◆ What you have to do:
Repeat exactly, and only, the lines from the line bearing "Across all of" through the end of the material. Do not copy the pictures.

◆ Records to process:
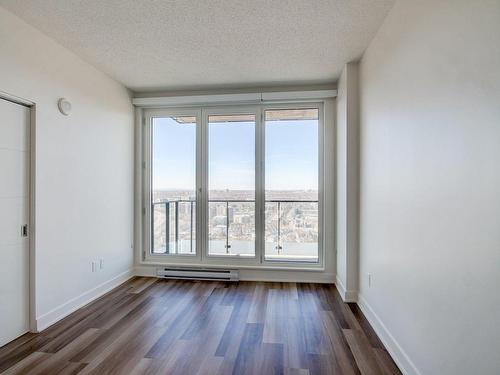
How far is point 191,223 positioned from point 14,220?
2.01 metres

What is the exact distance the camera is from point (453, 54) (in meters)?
1.29

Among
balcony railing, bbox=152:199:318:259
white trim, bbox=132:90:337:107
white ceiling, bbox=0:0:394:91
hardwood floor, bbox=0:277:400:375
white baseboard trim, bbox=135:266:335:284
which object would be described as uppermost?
white ceiling, bbox=0:0:394:91

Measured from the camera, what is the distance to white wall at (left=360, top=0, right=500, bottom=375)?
1.08 m

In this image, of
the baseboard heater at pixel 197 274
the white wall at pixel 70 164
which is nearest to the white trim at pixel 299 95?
the white wall at pixel 70 164

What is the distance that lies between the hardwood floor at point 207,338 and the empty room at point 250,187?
2cm

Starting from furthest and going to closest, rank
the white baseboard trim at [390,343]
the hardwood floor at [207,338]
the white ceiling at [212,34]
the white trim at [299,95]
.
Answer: the white trim at [299,95] < the white ceiling at [212,34] < the hardwood floor at [207,338] < the white baseboard trim at [390,343]

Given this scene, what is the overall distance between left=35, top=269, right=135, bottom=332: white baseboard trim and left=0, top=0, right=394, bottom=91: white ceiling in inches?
99.4

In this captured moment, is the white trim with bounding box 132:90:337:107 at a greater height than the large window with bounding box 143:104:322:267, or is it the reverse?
the white trim with bounding box 132:90:337:107

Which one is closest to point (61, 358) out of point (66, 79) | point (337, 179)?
point (66, 79)

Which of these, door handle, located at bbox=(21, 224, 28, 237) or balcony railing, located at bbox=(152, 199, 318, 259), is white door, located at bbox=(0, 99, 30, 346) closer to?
door handle, located at bbox=(21, 224, 28, 237)

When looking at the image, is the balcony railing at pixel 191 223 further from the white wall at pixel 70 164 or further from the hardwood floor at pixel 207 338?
the hardwood floor at pixel 207 338

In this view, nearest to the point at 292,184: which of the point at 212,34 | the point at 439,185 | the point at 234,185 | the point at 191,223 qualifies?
the point at 234,185

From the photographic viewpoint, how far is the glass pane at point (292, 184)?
3.63 metres

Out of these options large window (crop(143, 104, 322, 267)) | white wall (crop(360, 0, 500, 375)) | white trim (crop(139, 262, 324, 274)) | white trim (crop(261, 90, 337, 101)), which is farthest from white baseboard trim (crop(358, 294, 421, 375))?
white trim (crop(261, 90, 337, 101))
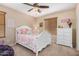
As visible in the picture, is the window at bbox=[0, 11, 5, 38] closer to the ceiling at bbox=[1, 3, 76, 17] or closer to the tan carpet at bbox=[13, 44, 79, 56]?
the ceiling at bbox=[1, 3, 76, 17]

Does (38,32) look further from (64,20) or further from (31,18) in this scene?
(64,20)

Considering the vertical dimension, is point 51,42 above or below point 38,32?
below

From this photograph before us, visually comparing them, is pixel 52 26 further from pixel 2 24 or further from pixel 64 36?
pixel 2 24

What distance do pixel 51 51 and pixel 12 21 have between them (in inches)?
27.4

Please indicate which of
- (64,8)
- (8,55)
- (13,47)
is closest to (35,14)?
(64,8)

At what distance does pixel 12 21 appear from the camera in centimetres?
195

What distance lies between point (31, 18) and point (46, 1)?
32 centimetres

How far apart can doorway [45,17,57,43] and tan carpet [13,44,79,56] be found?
0.11 meters

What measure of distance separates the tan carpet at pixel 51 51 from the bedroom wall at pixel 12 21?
0.15 meters

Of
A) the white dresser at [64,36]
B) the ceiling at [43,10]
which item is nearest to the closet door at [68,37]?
the white dresser at [64,36]

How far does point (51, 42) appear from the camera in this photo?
1.94 metres

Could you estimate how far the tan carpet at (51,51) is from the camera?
75.3 inches

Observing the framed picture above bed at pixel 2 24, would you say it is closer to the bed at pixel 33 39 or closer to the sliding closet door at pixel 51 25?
the bed at pixel 33 39

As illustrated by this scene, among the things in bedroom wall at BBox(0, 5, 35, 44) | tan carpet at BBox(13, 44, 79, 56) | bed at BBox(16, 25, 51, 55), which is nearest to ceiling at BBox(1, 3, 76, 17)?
bedroom wall at BBox(0, 5, 35, 44)
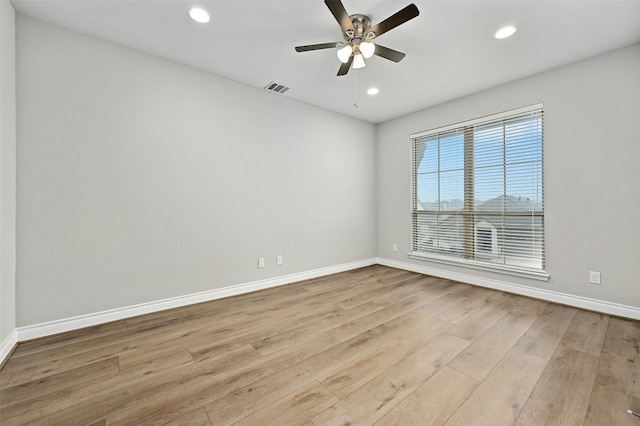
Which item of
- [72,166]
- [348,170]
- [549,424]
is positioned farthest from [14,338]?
[348,170]

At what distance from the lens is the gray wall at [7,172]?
183 centimetres

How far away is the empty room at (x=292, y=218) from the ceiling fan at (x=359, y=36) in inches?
0.9

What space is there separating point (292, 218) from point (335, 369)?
2.30 meters

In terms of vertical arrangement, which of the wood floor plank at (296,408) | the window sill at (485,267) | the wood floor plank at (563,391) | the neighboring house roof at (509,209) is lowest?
the wood floor plank at (563,391)

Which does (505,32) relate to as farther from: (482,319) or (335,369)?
(335,369)

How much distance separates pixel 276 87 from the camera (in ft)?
11.0

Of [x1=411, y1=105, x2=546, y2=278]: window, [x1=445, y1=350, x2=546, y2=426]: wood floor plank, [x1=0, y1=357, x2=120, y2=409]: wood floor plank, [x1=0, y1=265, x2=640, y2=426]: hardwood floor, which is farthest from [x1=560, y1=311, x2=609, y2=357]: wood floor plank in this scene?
[x1=0, y1=357, x2=120, y2=409]: wood floor plank

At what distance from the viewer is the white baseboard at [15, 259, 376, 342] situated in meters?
2.12

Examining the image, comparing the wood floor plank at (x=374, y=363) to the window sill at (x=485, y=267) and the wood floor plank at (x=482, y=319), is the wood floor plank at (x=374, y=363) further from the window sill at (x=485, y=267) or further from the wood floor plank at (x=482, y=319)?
the window sill at (x=485, y=267)

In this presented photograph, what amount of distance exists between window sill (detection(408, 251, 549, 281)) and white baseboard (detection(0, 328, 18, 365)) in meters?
4.64

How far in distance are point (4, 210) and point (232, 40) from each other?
7.61 ft

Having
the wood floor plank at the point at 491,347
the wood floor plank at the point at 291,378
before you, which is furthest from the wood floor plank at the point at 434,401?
the wood floor plank at the point at 291,378

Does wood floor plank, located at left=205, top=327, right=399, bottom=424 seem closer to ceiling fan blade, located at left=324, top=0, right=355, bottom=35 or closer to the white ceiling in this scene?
ceiling fan blade, located at left=324, top=0, right=355, bottom=35

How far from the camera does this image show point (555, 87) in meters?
2.90
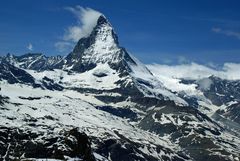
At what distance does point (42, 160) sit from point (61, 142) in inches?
1188

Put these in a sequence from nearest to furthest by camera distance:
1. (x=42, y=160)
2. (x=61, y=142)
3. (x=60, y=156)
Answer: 1. (x=42, y=160)
2. (x=60, y=156)
3. (x=61, y=142)

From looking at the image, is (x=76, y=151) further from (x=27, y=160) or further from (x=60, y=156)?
(x=27, y=160)

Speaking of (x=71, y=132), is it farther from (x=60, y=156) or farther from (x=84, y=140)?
(x=60, y=156)

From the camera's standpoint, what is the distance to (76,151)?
166625 millimetres

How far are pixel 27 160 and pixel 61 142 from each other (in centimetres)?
2601

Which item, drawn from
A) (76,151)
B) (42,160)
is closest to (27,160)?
(42,160)

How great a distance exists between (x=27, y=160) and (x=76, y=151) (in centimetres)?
2499

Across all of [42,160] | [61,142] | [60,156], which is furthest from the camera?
[61,142]

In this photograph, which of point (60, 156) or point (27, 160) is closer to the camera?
point (27, 160)

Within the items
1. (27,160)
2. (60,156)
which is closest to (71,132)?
(60,156)

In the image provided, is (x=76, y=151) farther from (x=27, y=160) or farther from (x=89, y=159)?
(x=27, y=160)

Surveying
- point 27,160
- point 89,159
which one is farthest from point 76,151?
point 27,160

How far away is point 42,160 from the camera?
456ft

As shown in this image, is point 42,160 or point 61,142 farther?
point 61,142
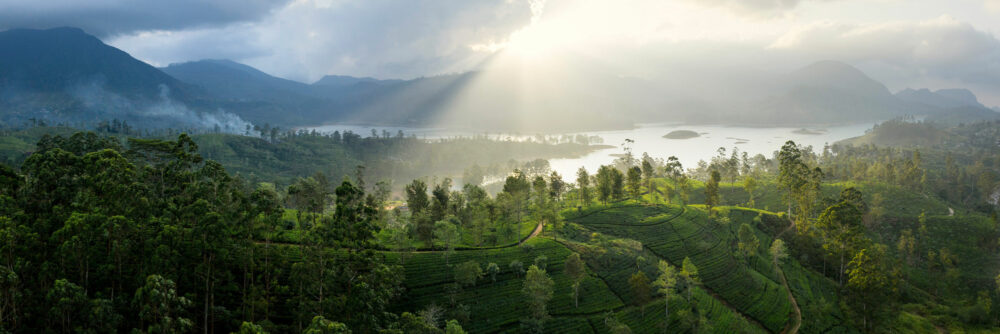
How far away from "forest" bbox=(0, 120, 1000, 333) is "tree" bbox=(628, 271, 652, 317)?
0.25m

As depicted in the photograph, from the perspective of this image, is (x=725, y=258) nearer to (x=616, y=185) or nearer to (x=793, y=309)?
(x=793, y=309)

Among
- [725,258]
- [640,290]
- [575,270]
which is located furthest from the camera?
[725,258]

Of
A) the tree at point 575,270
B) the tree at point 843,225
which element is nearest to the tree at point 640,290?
the tree at point 575,270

◆ Output of the task:
Across all of [42,160] | [61,142] | [60,156], which is furthest from the camera?
[61,142]

In this photograph, which of point (60, 156) or point (27, 160) is closer to the camera?
point (27, 160)

Within the items
1. (27,160)
2. (60,156)
which is closest to (71,132)?
(60,156)

In the image provided, is (x=76, y=151) farther from (x=27, y=160) or farther from (x=89, y=159)?
(x=27, y=160)

Surveying
- point 27,160
- point 89,159
which one is farthest from point 76,151?
point 27,160

How far away is point 42,160 from the camera?
456ft

As shown in this image, is point 42,160 or point 61,142 farther?
point 61,142
How far away from "forest" bbox=(0, 120, 1000, 333) is "tree" bbox=(628, 271, 652, 317)?
0.25m

As depicted in the photograph, from the perspective of this image, is (x=725, y=258) nearer to (x=616, y=185) or nearer to (x=793, y=309)?
(x=793, y=309)

Among
- [725,258]
- [640,290]
- [575,270]
which is located furthest from the camera?
[725,258]

Of
A) the tree at point 575,270
B) the tree at point 843,225
which element is nearest to the tree at point 640,290?
the tree at point 575,270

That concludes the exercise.